PayPal is a global company operating a worldwide online payments system. The company’s innovative open digital platform gives its 218 million active account holders in 202 markets across 25 currencies the confidence to connect and transact online. Fraud prevention is an important area of investment for PayPal. The company has successfully used machine learning and deployed robust fraud prevention models for more than 10 years. However, fraudsters are constantly changing their patterns and uncovering new ways to take advantage of the system. As a result, PayPal must continuously find ways to improve fraud detection accuracy and decrease fraud detection time. Using H2O Driverless AI, the PayPal team was able to find significant new modelling features which dramatically increased model accuracy by almost 6% in a single test For a team with over 10 years of feature engineering experience on the fraud problem, this was an amazing result. PayPal plans to continue to use Driverless AI in innovative ways to prevent fraudulent activities.
To protect its consumers from fraud, PayPal offers an extensive purchase protection guarantee for buyers, promising to reimburse them for the full purchase price plus any original shipping costs if they fail to receive the item they ordered. A similar protection guarantee extends to merchants through the seller protection program, which helps guard sellers against loss due to claims and chargebacks. Unfortunately, with such a high transaction volume, PayPal has experienced fraud from buyers and sellers colluding to defraud its protection programs. PayPal’s approach to detecting fraud includes using teams of data scientists, financial analysts, and external intelligence agencies to learn how fraud perpetrators think, what drives them, and techniques they may attempt to use to exploit PayPal’s payment system. These teams collaborate to build robust models aimed at predicting and preventing unlawful activity.
The PayPal data science team has worked with H2o. ai, the open source leader in AI, for a number of years, using machine learning technology and statistical models to detect fraud patterns. To stay one step ahead of fraud perpetrators, PayPal challenged itself to look at the problem differently, examining not only individual buyers’ and sellers’ behaviors but also considering activities that seemed to indicate an association with a larger, interconnected network. For example, are the suspect buyers and sellers sharing assets? Do they share the same IP address? Are they listed under the same shipping address?
To better understand these new networks of data, PayPal’s team implemented a graph database (neo4j) and used node2vec, an algorithmic framework for learning continuous feature representations for nodes in networks. Node2vec uses the notion of node network neighborhoods and explores how nodes can be organized based on the communities they belong to or based on the nodes’ structural roles in the network. In PayPal’s case, a node can be the account number or the IP address of a buyer or a seller. Once a bad account is identified based on payment transaction data, other bad accounts sharing the same network structure can be located.

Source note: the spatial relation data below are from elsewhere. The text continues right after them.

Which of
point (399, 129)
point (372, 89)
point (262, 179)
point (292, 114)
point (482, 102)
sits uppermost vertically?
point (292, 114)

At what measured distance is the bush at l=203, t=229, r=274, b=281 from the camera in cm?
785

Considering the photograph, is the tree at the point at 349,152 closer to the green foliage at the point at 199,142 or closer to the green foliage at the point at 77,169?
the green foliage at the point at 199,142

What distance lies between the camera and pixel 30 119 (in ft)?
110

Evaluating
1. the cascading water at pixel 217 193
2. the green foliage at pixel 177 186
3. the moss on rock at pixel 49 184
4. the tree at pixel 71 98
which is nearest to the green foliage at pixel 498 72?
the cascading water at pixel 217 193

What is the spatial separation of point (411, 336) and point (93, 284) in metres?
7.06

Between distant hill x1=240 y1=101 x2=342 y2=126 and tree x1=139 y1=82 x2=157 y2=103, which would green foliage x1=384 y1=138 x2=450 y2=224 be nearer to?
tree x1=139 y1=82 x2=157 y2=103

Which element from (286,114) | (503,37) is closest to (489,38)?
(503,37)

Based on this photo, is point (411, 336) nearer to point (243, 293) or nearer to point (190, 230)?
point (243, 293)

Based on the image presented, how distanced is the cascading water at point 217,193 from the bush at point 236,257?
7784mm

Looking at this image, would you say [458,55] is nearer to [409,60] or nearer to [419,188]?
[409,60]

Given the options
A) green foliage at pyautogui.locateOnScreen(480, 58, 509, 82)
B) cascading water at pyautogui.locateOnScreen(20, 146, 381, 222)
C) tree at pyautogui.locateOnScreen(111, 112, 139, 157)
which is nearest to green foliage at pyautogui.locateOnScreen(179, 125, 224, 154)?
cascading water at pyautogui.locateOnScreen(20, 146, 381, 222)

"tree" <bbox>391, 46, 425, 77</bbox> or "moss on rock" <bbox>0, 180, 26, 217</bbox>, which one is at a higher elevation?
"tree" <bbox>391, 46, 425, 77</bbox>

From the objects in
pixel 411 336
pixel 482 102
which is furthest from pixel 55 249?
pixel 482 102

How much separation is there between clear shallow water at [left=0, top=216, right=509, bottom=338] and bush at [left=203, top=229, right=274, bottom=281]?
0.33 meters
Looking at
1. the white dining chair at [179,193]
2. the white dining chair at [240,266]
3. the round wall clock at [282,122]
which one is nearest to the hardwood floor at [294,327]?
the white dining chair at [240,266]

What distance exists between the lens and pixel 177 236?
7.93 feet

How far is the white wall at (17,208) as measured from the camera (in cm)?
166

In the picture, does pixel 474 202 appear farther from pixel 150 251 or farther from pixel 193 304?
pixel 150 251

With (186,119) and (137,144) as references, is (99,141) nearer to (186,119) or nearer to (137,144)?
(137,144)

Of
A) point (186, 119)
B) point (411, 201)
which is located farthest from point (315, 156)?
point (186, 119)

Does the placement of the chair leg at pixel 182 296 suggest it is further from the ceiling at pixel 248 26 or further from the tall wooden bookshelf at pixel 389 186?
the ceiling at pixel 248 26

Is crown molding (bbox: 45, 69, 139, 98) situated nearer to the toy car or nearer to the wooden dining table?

Even with substantial feature engineering and model training on this new data, the data science team was not satisfied with the results.
Having worked with H2O.ai for years, the PayPal team turned to H2O Driverless AI to see if the platform’s automatic feature engineering could help build a more robust model. PayPal combined feature representation from the graph network structure with their expert engineered features and then applied H2O Driverless AI to the merged feature set. Driverless AI automatically engineered additional features and models, greatly improving model performance. Using a three months subset of payment transactions data, PayPal looked specifically for collusion fraud. The size of the graph was about 1.5 billion edges and 1/2 million nodes and the number of features is around 400 to 600, with Driverless AI doing the model training and automated featuring engineering work.
The top 5 features extracted by H2O Driverless AI bested 10 years’ worth of expert engineered features. At the same time, H2O Driverless AI increased model accuracy increased from .89 to .947. In addition, running on an IBM Power GPU-based server allowed the team to train the model six times faster when compared to a CPU environment.
Next Steps with H2O Driverless AI
Applying machine learning directly to graphs with H2O Driverless AI opens exciting new possibilities for PayPal. One of the company’s immediate goals is to evaluate Driverless AI directly with raw data by plugging it into the data stream using timeseries functionality to eliminate manual feature engineering on new data.